Transcreva, por favor, o trecho do bloco de texto abaixo que vai de "Agora o Novo" a "leis do Antigo Testamento.".

### [Bloco de texto]
------------------------------
A primeira hipótese é inconcebível por qualquer crente, dada a crueldade – embora, eu, particularmente, não a possa descartar, pois, no trecho, os primogênitos chegam a ser comparados a bois. A segunda hipótese, por sua vez, tira Deus da condição de cruel e sanguinário, mas é absurda: imagine os primogênitos de todas as famílias hebraicas trabalhando em uma única tenda. Parece algo plausível? A verdade é que Êxodo 22:29,30 merece uma boa explicação.

Voltando às Testemunhas de Jeová. Um outro ponto importante na pregação delas é a idéia de que, nos dias atuais, o governante do mundo em que vivemos é Satanás. No entanto, Romanos 13:1,2, diz que “todas as autoridades foram instituídas por Deus”. Se pensarmos em Hitler, Bush, Sadan Hussein, quase que podemos dar razão às Testemunhas. Mas há um problema. Eles dizem que isso – o governo do “iníquo” – está acontecendo somente desde 1914. Portanto, todos os canalhas que governaram o mundo antes desta data foram mesmo instituídos por Deus, conforme o texto de Romanos 13. Ou seria também o atual governo de Satanás, também este instituído por Deus? Fica difícil considerarmos qual a pior hipótese: a bíblica, e aceitar que Hitler foi instituído por Deus; ou a das Testemunhas de Jeová, e pensar que Satanás é o nosso “patrão”.

O Deus bíblico é favorável à verdade?

Atentamente, leia I Reis 22:23. Leia II Tessalonicenses 2:11. E também Romanos 11:8. Não deixe de ler tais textos.

Um dos diversos relatos absurdos da Bíblia

Deus manda um espírito maligno de apossar de Saul. Ver em I Samuel 16:14,15. Também 18:10 e 19:9. Isto está em conformidade com o que está em escrito em Isaías 45:7, quando se diz que Deus “cria o mal”.

Agora o Novo Testamento.

Comentarei antes a profecia de Miquéias 5:6-15, a respeito de um messias vingador. Jesus frustra os judeus da época, que esperavam, como dito em profecias como esta, pela vinda de um grande líder que “eliminaria os inimigos, destruiria suas cidades e com ira e furor tomaria vingança sobre todas as nações que não o obedecessem”, como diz o texto profético do Antigo Testamento. Jesus não foi exatamente como esta profecia declarara.

Vejamos o que o Novo testamento diz sobre “a lei”. Ou seja, sobre as leis do Antigo Testamento.
------------------------------
### [Dados fornecidos]
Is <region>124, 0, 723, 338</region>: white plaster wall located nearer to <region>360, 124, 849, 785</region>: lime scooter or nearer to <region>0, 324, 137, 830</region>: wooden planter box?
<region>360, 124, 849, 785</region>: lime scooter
------------------------------
### [Resposta correta]
Agora o Novo Testamento.

Comentarei antes a profecia de Miquéias 5:6-15, a respeito de um messias vingador. Jesus frustra os judeus da época, que esperavam, como dito em profecias como esta, pela vinda de um grande líder que “eliminaria os inimigos, destruiria suas cidades e com ira e furor tomaria vingança sobre todas as nações que não o obedecessem”, como diz o texto profético do Antigo Testamento. Jesus não foi exatamente como esta profecia declarara.

Vejamos o que o Novo testamento diz sobre “a lei”. Ou seja, sobre as leis do Antigo Testamento.